Her words triggered a sudden flash of memory that pierced sharp: a stone within the trials. The final trial. A stone that pulsed with purpose, scanning, displaying talent. “If it were alive,” I echoed under my breath, caught in the thought.
“What?” Mei tilted her head.
“Nothing,” I dismissed, shaking it away. “Just strange, isn’t it? That something carrying life energy still wouldn’t be considered alive.”
She paused at that, gaze drifting toward the direction we had come from. “Some people have wondered the same thing. But so far… no sign. Rocks don’t respond.”
She resumed walking, so I fell in step beside her.
“You don’t like the Gates, do you?” she asked suddenly, glancing at me over her shoulder as I caught up.
I smirked, trying to hide the edge of unease. “Was I that obvious?”
Her soft laugh slipped free, light as she brushed a stray lock of hair behind her ear. “A little bit. Don’t worry.
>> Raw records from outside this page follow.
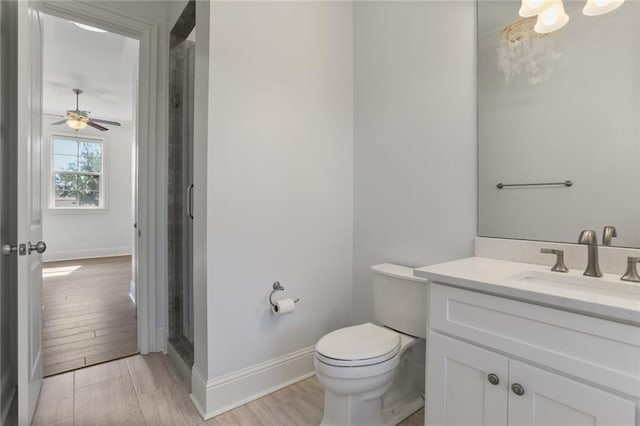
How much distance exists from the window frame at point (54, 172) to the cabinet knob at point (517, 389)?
7098 millimetres

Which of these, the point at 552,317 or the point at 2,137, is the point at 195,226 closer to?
the point at 2,137

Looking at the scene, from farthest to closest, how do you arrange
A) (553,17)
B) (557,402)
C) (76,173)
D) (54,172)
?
(76,173), (54,172), (553,17), (557,402)

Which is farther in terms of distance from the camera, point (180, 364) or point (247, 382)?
point (180, 364)

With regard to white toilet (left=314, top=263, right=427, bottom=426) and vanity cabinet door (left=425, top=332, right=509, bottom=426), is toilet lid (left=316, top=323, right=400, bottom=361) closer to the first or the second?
white toilet (left=314, top=263, right=427, bottom=426)

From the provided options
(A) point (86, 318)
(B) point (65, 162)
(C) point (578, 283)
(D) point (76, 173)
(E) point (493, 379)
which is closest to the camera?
(E) point (493, 379)

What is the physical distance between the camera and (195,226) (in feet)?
5.65

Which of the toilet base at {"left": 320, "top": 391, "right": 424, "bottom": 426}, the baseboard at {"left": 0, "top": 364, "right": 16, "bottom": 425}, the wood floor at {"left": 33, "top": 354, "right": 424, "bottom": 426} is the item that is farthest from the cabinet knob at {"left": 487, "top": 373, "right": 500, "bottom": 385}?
the baseboard at {"left": 0, "top": 364, "right": 16, "bottom": 425}

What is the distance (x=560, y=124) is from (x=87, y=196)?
7225mm

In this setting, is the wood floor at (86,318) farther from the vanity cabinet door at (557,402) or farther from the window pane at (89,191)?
the vanity cabinet door at (557,402)

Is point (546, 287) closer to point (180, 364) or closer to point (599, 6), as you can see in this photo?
point (599, 6)

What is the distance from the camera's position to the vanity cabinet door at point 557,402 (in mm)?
829

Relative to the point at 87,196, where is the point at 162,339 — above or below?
below

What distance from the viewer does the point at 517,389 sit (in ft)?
3.24

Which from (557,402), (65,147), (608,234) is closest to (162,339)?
(557,402)
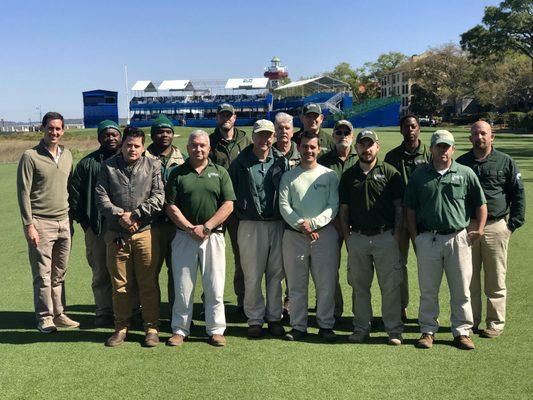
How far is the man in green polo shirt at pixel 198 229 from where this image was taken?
16.6 ft

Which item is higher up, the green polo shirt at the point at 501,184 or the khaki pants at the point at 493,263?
the green polo shirt at the point at 501,184

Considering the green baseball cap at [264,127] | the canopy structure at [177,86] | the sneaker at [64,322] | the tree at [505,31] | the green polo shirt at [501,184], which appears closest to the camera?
the green polo shirt at [501,184]

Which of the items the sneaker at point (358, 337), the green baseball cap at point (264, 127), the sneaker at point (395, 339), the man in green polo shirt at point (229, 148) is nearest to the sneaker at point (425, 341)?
the sneaker at point (395, 339)

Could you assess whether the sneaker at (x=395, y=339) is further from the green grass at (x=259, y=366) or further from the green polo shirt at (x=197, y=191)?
the green polo shirt at (x=197, y=191)

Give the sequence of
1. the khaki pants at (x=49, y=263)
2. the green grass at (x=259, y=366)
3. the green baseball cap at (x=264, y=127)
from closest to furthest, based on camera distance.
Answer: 1. the green grass at (x=259, y=366)
2. the green baseball cap at (x=264, y=127)
3. the khaki pants at (x=49, y=263)

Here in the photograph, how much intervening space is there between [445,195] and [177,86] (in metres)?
89.9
It isn’t far back, so we can walk.”
I bumped her shoulder playfully. “Especially for people like us, right? When you transform, even I’d have to go all out just to keep pace.”
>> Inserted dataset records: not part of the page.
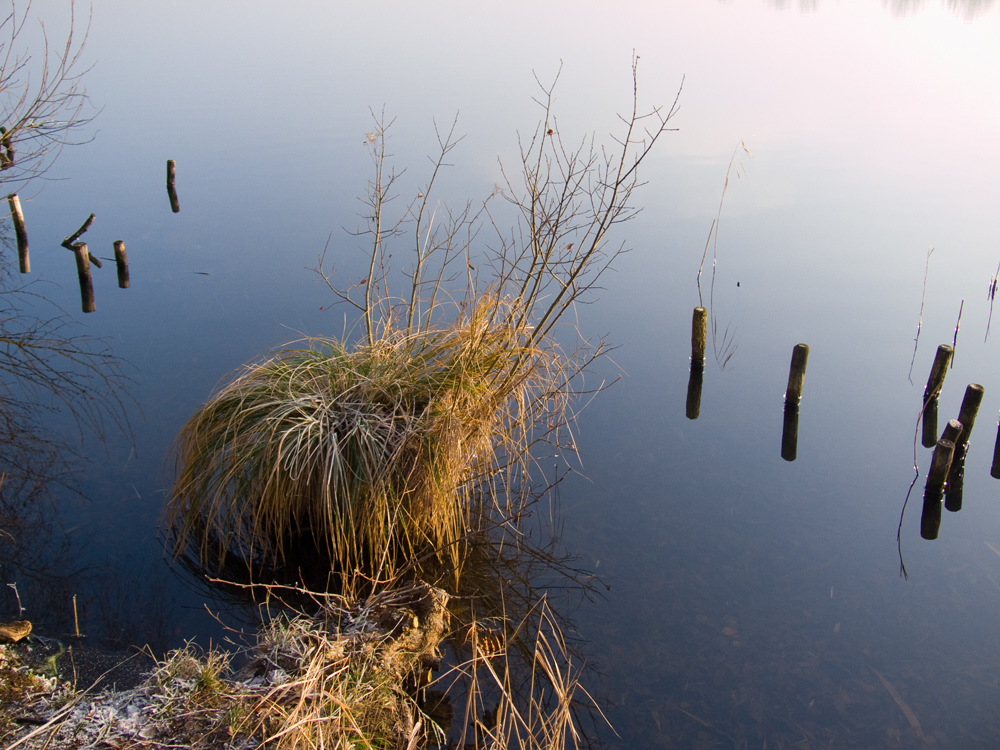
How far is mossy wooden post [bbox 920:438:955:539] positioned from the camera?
6.72 meters

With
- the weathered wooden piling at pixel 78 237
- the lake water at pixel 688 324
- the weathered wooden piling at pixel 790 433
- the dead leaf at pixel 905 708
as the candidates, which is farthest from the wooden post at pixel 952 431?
the weathered wooden piling at pixel 78 237

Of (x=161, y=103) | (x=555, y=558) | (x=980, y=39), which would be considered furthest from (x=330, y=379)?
(x=980, y=39)

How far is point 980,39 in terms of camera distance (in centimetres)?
2778

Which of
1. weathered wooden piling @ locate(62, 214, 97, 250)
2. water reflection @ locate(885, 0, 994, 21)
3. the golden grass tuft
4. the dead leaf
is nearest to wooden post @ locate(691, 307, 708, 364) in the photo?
the golden grass tuft

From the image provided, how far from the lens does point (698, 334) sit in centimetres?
879

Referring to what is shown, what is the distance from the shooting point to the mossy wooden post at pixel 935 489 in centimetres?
672

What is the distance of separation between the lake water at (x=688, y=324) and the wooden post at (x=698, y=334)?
331 mm

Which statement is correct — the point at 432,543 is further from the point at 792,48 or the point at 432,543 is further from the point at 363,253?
the point at 792,48

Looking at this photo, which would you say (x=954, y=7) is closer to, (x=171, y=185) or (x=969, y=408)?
(x=171, y=185)

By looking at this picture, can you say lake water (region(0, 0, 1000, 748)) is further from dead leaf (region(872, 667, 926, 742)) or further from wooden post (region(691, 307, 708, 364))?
wooden post (region(691, 307, 708, 364))

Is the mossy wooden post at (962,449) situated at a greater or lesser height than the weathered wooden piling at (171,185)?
lesser

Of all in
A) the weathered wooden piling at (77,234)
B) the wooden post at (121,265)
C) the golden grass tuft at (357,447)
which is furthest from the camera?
the weathered wooden piling at (77,234)

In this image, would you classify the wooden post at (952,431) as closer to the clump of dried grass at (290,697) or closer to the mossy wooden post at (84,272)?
the clump of dried grass at (290,697)

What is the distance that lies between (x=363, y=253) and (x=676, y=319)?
4.71 meters
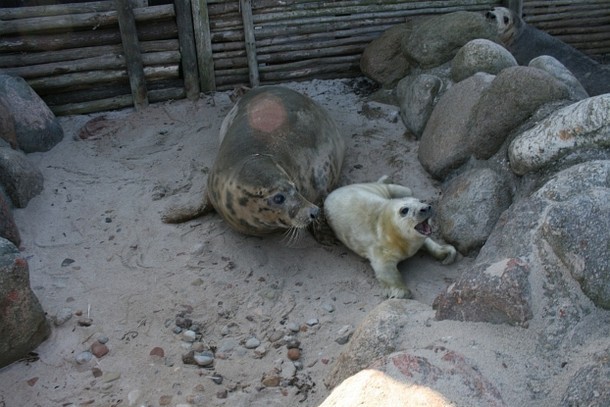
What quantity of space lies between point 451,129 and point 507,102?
521 millimetres

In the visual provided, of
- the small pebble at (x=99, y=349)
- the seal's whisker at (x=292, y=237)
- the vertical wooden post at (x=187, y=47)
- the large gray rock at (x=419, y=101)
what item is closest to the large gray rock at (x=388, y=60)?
the large gray rock at (x=419, y=101)

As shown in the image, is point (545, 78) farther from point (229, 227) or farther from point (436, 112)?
point (229, 227)

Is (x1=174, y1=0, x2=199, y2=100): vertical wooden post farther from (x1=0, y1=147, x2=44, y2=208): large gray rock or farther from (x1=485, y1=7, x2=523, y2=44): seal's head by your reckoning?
(x1=485, y1=7, x2=523, y2=44): seal's head

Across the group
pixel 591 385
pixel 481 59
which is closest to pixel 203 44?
pixel 481 59

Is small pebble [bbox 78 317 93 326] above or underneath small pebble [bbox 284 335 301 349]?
above

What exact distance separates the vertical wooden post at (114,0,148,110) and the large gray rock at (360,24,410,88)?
203 cm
“Want to race?” she shot back, her body already tensing, coiled like a spring.
I nearly protested that it wouldn’t be fair. I didn’t even know the way, and I was burdened with half her expensive new clothes. But… saying no felt wrong. With Vel too.
Even at the price of a little humiliation, to give them just a bit of a break from all this, wasn’t that worth it? In this cruel, cutthroat place, I wanted to steal whatever moments of fun I could too.
“You sure you want to lose to me again?” I teased as she steered us toward a quieter, emptier stretch of road.
Her eyes narrowed, gleaming with challenge. “I can’t wait for our rematch.”
Then, before my eyes, the change began. Her hair spilled longer, a silken cascade sliding down her back. Her pupils tightened into predatory slits, catching the light with an uncanny gleam. Nails sharpened, curving slightly as she flexed them like miniature blades. And behind her, a tail unfurled, lashing once with pent-up energy.
It was… mesmerizing. Unbelievable. I had seen her transformed before, but never the shifting. To watch it emerge step by step, breath by breath, was something entirely different.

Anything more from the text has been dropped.